Available data –
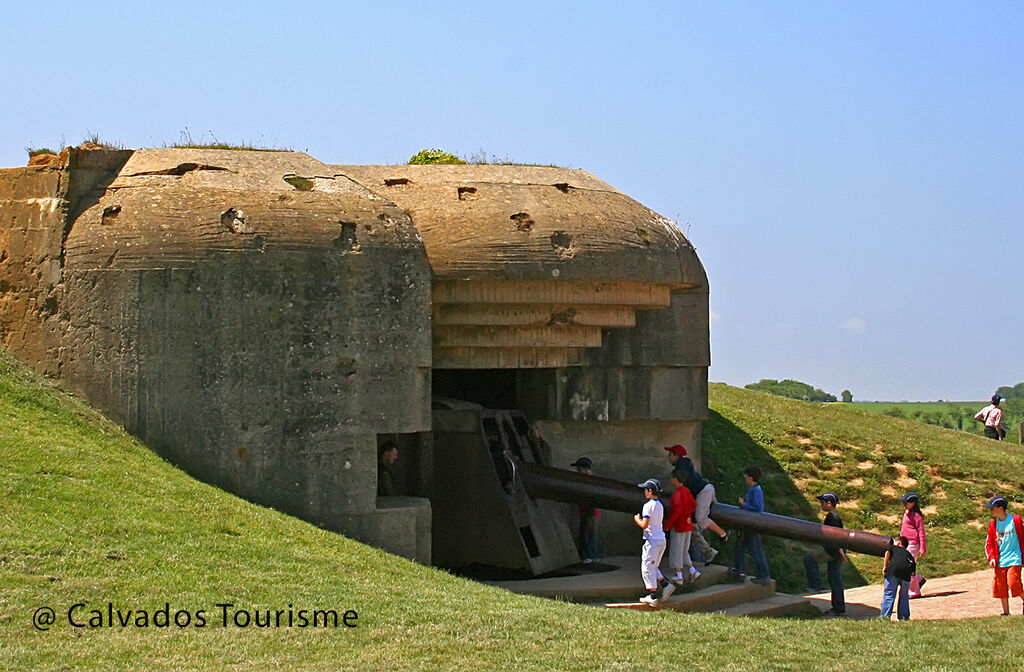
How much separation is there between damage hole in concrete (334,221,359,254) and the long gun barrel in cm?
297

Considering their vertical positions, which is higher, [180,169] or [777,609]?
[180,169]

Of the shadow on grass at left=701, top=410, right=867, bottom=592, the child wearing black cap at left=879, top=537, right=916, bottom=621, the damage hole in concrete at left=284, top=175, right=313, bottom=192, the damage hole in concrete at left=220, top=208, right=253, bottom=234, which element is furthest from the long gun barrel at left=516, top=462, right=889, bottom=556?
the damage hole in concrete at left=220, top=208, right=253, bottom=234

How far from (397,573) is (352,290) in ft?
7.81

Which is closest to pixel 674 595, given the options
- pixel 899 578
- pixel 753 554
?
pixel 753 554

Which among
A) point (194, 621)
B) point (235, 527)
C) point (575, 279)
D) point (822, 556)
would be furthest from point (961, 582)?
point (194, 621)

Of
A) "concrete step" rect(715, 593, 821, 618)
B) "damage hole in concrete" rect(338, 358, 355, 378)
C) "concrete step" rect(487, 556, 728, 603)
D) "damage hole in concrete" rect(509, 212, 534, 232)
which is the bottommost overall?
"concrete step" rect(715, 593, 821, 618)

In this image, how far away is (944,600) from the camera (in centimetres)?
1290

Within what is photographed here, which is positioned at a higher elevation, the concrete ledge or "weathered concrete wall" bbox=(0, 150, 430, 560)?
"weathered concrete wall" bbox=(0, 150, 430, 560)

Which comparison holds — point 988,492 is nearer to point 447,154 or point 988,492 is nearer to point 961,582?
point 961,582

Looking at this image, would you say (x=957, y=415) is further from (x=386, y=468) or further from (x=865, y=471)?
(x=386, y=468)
...
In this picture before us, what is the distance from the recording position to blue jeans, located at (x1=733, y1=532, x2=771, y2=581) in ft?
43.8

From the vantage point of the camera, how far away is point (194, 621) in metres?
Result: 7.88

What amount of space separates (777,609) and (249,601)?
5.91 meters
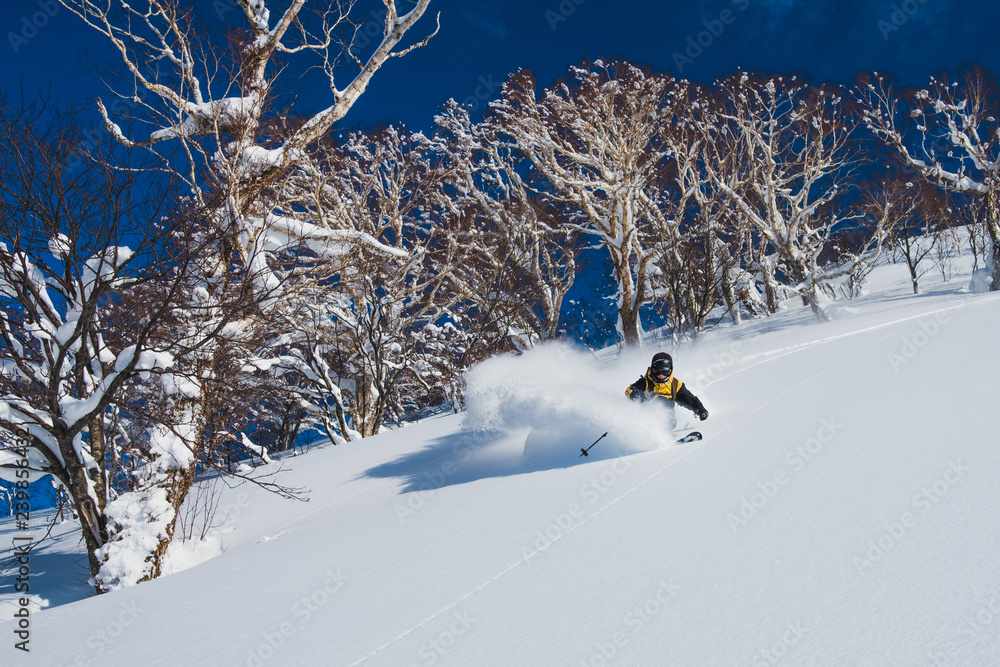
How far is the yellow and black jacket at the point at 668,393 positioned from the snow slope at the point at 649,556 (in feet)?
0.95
--
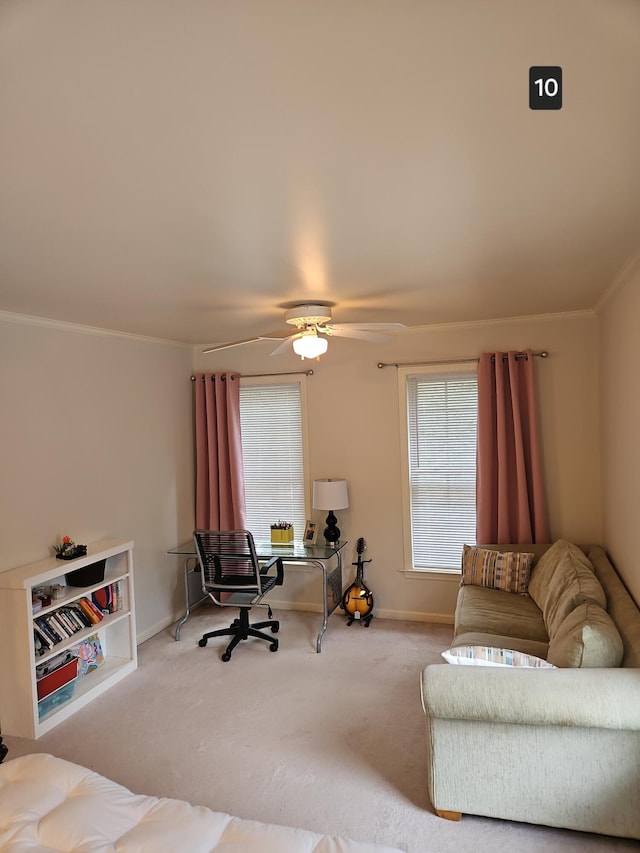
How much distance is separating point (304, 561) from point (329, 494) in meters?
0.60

Stated exercise –
Copy out each line of the material above that contains the string "bbox".

Task answer –
Within what is photographed here, which is positioned at a higher elevation, the concrete ledge or "weathered concrete wall" bbox=(0, 150, 430, 560)?
"weathered concrete wall" bbox=(0, 150, 430, 560)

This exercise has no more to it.